• Texto fornecido
+++++
Friday, 26 de April de 2024 ISSN 1519-7670 - Ano 24 - nº 1285

O populismo e a mídia

O sistema televisivo italiano tem suas particularidades, que podem soar bem diferente para os brasileiros. Existem praticamente dois sistemas, o Mediaset, privado, que pertence ao político Silvio Berlusconi, e o sistema RAI (Radiotelevisione Italiana), governamental, com três canais. A direção da RAI é nomeada pelo governo que está no poder naquele momento e, portanto, segue a linha, em especial a jornalística, que este determinar.

Não existe, como nos Estados Unidos, o FCC – Federal Communications Commission (Comissão Federal de Comunicações) e outros órgãos criados para impedir a formação de monopólios que consentiriam aos políticos controlar a imprensa e os canais televisivos do país. No Brasil deveria ser assim, mas criaram-se artifícios na lei, de legalidade duvidosa, que permitem a determinados políticos monopolizarem a mídia em seus estados, como no Maranhão, Bahia, Alagoas etc.

O professor de semiótica e escritor Umberto Eco, em entrevista a Deborah Salomon (The New York Times Magazine) externa seu temor sobre o populismo midiático, ou seja, dirigir-se ao povo diretamente pela mídia. Um político – segundo ele – que tenha na mão a mídia pode orientar o curso da política, mesmo não sendo membro do parlamento.
+++++
• Tarefas a realizar
1 > Com base no texto fornecido, explique em uma a três frases por que a linha jornalística da RAI acompanha o governo do momento.
2 > Reproduza o trecho do texto fornecido começando em "Não existe, como" e seguindo até "Bahia, Alagoas etc.".
+++++
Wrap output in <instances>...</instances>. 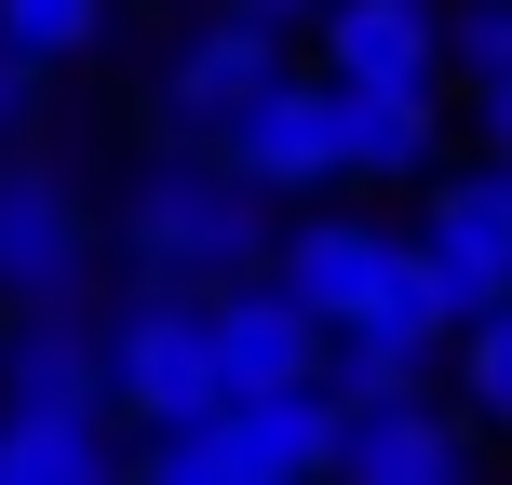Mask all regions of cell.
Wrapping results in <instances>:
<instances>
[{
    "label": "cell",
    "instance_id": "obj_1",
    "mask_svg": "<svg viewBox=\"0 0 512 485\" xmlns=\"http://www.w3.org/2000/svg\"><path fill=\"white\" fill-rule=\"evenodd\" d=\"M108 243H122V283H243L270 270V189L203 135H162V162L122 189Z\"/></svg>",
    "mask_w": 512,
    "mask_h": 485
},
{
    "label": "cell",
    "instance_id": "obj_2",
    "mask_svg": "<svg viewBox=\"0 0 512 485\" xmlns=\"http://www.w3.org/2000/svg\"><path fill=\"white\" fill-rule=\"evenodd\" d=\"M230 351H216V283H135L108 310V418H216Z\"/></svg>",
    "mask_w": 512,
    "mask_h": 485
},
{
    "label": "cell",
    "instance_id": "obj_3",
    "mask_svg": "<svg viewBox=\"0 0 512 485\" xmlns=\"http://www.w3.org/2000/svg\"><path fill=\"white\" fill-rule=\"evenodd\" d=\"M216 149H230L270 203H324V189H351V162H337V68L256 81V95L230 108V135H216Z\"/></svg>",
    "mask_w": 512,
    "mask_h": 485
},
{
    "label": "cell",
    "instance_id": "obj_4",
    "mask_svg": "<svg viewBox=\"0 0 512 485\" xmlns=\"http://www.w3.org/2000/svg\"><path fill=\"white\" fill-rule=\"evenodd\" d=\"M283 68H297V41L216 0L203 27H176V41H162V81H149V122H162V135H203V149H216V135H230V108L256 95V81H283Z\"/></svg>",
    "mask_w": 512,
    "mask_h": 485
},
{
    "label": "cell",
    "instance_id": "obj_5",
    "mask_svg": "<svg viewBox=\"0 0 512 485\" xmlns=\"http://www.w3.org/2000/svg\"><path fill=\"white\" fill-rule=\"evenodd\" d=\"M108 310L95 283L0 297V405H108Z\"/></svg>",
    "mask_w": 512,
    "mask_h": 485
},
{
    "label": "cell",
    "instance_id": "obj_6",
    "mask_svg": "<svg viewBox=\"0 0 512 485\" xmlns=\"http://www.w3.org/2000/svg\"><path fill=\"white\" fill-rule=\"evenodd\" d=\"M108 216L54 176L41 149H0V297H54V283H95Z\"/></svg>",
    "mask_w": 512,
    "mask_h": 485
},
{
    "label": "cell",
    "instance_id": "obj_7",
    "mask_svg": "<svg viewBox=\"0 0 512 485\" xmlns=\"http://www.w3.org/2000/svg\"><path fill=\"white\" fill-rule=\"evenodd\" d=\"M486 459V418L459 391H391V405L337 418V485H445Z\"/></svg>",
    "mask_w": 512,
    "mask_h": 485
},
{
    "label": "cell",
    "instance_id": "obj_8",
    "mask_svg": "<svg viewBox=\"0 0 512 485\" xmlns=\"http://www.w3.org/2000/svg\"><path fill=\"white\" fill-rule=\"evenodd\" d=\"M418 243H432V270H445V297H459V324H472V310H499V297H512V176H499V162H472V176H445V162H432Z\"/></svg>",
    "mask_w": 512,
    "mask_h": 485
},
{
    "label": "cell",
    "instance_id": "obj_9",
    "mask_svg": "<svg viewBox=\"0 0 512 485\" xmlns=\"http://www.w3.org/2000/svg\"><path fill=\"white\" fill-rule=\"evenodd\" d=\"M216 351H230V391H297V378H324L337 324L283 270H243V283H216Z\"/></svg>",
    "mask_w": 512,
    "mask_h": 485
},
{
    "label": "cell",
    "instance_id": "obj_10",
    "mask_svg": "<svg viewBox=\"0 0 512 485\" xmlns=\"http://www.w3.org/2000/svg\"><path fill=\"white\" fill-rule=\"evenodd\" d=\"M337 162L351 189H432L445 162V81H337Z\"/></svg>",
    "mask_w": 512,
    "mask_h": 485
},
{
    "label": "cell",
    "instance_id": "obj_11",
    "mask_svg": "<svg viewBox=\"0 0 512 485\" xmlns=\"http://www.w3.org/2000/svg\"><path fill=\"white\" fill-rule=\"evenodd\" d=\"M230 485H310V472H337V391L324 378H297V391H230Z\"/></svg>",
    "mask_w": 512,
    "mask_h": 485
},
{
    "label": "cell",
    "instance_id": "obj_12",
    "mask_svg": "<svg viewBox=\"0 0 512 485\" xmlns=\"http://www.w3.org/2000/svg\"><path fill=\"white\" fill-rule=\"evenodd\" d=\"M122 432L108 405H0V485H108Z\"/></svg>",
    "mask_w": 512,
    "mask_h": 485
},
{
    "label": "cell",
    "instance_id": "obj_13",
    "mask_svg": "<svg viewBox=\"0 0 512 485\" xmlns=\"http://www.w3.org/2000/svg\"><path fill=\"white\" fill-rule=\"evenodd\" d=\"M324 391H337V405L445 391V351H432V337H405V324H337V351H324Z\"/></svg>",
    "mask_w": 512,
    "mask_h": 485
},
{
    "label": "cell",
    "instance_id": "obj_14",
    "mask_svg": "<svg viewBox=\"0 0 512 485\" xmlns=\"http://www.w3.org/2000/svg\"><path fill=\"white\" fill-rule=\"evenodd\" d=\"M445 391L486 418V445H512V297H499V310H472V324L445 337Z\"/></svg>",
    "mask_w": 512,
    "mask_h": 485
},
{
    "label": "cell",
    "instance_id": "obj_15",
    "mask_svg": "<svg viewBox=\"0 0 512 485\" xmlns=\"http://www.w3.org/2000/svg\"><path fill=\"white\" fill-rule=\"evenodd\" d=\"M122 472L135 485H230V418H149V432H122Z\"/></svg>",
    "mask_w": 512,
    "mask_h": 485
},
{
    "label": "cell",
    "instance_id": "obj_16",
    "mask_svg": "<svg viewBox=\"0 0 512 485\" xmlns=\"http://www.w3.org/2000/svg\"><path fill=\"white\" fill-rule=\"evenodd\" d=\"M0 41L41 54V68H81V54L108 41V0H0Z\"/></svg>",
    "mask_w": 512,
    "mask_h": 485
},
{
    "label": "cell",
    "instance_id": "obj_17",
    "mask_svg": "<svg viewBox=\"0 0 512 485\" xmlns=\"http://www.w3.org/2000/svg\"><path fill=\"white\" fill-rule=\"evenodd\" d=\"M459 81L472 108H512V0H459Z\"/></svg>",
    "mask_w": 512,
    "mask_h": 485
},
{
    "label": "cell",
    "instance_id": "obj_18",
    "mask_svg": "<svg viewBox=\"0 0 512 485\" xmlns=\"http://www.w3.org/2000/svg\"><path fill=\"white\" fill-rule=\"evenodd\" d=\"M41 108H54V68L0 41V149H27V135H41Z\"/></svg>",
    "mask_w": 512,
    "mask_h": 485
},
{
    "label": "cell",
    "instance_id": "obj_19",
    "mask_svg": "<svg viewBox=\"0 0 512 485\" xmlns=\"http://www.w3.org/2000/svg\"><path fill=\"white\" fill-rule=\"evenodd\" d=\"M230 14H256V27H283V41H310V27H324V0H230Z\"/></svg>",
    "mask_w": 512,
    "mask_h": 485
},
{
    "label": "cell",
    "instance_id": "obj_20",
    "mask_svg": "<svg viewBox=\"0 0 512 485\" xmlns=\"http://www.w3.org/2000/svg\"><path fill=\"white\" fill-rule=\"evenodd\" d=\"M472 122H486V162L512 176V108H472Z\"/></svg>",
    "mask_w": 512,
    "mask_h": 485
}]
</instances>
+++++
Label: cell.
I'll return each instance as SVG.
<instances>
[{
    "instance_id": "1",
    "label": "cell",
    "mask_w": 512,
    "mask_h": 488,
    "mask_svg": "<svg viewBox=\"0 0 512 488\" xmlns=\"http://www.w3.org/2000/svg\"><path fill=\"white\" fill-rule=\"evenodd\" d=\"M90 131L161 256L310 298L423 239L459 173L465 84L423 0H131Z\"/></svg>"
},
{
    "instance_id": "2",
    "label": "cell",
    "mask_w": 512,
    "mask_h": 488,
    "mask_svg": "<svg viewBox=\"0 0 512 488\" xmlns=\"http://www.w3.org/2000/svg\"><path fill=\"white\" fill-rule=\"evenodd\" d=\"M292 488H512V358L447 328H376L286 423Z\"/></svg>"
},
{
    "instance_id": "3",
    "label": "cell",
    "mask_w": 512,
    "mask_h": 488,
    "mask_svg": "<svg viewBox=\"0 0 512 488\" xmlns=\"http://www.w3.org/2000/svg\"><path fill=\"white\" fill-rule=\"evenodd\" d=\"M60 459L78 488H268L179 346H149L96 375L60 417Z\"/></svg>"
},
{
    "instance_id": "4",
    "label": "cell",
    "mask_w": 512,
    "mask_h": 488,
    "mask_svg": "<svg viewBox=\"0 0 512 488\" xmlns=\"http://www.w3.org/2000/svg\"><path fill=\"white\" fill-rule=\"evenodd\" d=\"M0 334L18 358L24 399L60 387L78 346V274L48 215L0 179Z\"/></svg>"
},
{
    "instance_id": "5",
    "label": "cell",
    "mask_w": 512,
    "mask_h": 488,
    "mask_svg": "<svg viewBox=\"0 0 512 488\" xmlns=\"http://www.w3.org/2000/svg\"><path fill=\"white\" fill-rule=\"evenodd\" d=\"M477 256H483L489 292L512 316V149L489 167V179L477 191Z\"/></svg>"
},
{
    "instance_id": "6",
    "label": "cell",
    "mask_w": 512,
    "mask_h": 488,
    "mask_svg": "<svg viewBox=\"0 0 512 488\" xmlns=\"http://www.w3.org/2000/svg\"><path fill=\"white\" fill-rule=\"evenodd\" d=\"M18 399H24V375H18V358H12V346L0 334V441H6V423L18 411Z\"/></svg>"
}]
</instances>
+++++
• Respostas do exercício
1 > A direção da RAI é nomeada pelo governo que está no poder naquele momento. Por isso, a emissora segue a linha que esse governo determinar, em especial a jornalística.

2 >
Não existe, como nos Estados Unidos, o FCC – Federal Communications Commission (Comissão Federal de Comunicações) e outros órgãos criados para impedir a formação de monopólios que consentiriam aos políticos controlar a imprensa e os canais televisivos do país. No Brasil deveria ser assim, mas criaram-se artifícios na lei, de legalidade duvidosa, que permitem a determinados políticos monopolizarem a mídia em seus estados, como no Maranhão, Bahia, Alagoas etc.